*Task description:* Repeat the lines below word for word, leaving out the pictures.

*Material shown:*
+--

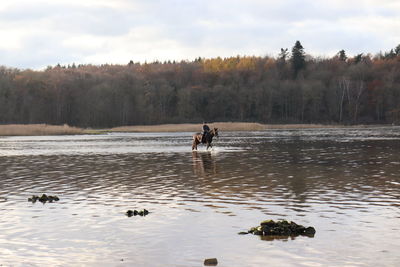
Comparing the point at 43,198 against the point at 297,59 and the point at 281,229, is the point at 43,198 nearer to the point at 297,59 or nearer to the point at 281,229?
the point at 281,229

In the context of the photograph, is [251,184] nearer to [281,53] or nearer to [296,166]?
[296,166]

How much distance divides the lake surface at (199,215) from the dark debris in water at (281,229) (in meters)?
0.22

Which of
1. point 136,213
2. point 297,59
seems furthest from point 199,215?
point 297,59

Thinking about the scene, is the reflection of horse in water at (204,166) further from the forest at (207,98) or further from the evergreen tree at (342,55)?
the evergreen tree at (342,55)

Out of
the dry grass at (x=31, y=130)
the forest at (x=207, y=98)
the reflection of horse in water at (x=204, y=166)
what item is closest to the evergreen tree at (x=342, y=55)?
the forest at (x=207, y=98)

+--

*Written reply:*
Comparing the point at 43,198 against the point at 297,59 and the point at 281,229, is the point at 43,198 nearer to the point at 297,59 or nearer to the point at 281,229?
the point at 281,229

In the context of the photograph, is [251,184] nearer to [281,53] or nearer to [296,166]?
[296,166]

How much distance divides the lake surface at (199,215) from the dark debris in water at (281,229) (in meters)?
0.22

Which of
1. point 136,213
2. point 297,59
seems furthest from point 199,215?
point 297,59

Thinking about the scene, is the reflection of horse in water at (204,166) further from the forest at (207,98) or further from the evergreen tree at (342,55)?
the evergreen tree at (342,55)

Out of
the dry grass at (x=31, y=130)
the forest at (x=207, y=98)
the reflection of horse in water at (x=204, y=166)
what item is closest to the evergreen tree at (x=342, y=55)?
the forest at (x=207, y=98)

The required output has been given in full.